Well, that was delightfully vague, and more than a little perplexing.

Despite the fact that Lady Galadriel had been kind enough to offer me her assistance, and answers, all these mystic, talking-in-riddles shenanigans were really starting to grate on my nerves. I'd begun to feel as if I was talking to a particularly uncooperative psychic rather than a noble elf lady. All we were really missing now were a crystal ball, a tarot deck, and some strong smelling candles.

I glanced down at where she still had a loose grip on my hand, though she'd gone back to watching my face again. I had the distinct feeling she was carefully gauging every one of my reactions with every question I asked. I swallowed, reining in my growing impatience, and met her gaze again.

"If you know about that, then you must know who I really was, how I got here, and why I can't remember anything?"

She answered me simply, her expression never changing, though her voice did dip into something more serious, taking on an almost warning tone.

"I do."

I felt a jolt of excitement surge through me, my heartbeat racing. Finally, I finally had a tangible answer within my grasp...

"Can you tell me?" I asked almost inaudibly. Galadriel tilted her head minutely, unblinking in her penetrating stare.

"No."

I blinked, stunned.
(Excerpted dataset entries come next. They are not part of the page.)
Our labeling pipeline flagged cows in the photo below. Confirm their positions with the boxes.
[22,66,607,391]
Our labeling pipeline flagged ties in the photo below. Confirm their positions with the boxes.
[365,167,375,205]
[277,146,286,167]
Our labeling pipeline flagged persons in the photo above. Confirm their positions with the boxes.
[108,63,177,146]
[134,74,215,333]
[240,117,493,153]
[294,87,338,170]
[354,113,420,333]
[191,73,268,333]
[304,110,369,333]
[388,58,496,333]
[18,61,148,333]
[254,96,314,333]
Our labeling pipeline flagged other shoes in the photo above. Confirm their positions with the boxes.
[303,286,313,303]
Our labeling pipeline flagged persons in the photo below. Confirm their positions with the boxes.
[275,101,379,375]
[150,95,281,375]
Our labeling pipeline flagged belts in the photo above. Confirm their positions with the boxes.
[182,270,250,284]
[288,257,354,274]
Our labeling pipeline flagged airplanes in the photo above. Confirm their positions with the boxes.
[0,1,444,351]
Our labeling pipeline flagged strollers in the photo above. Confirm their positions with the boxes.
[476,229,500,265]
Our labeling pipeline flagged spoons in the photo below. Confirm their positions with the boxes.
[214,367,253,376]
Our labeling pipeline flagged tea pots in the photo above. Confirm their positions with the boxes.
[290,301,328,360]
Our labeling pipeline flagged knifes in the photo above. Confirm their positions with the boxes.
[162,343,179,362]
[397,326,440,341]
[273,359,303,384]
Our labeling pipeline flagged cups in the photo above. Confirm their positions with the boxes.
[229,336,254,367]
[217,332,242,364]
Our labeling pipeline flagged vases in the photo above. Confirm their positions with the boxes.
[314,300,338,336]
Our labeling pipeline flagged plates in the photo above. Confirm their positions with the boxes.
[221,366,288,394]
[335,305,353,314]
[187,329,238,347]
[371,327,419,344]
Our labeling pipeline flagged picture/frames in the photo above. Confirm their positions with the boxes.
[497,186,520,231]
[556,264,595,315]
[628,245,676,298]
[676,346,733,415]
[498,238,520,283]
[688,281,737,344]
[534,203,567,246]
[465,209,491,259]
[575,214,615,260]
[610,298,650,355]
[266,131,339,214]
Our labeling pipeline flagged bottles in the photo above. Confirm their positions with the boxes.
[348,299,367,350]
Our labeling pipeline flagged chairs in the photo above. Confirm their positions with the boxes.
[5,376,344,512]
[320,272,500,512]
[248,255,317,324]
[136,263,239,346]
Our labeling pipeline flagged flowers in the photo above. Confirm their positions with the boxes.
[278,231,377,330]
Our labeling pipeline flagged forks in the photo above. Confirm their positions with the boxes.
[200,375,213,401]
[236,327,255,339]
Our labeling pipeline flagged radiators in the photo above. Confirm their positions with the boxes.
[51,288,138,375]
Perhaps I'd misheard her?

I shook my head a bit, and repeated the word in my head half a dozen times to make sure I'd heard her correctly. I had. Shock stole my voice for a long moment, and when I finally managed to speak again, the sound came out strangled and hoarse.

"What?!"

"I may not give you that answer," she told me plainly, her voice and face suddenly completely neutral.

Confused and angry, a desperate frustration threatened to choke all the air from my lungs as I tried to speak. My jaw and fists clenched so tight they ached, my head shook slowly, and my mouth hung ajar, trying fruitlessly to form something resembling words. Only one made it past my frazzled brain.

"Why?!" I demanded, my voice going up a several octaves with the typhoon of emotions all clamouring for first place within me. I was starting to loose it.

Galadriel didn't so much as bat an eyelid at my appalled reaction. It seemed as though she'd been expecting me to respond just this way, and her pokerface was lightyears better than Aragorn's. She just sat there, regal, neutral, and totally unaffected, her expression giving away absolutely nothing.

"I promised to answer as many of your questions as is within my power to answer. This one, I cannot."

I just stared at her, speechless. Well, almost.

"Let me get this straight. You offered to help me by answering my questions, but only the ones you feel like answering?"

"No," she replied flatly, as unaffected by my rudeness as a lioness is by a termite crawling over its paw. "I wish to help you in any way that I can, Élanor, but the question of how you came to be in Arda is one I cannot answer for you."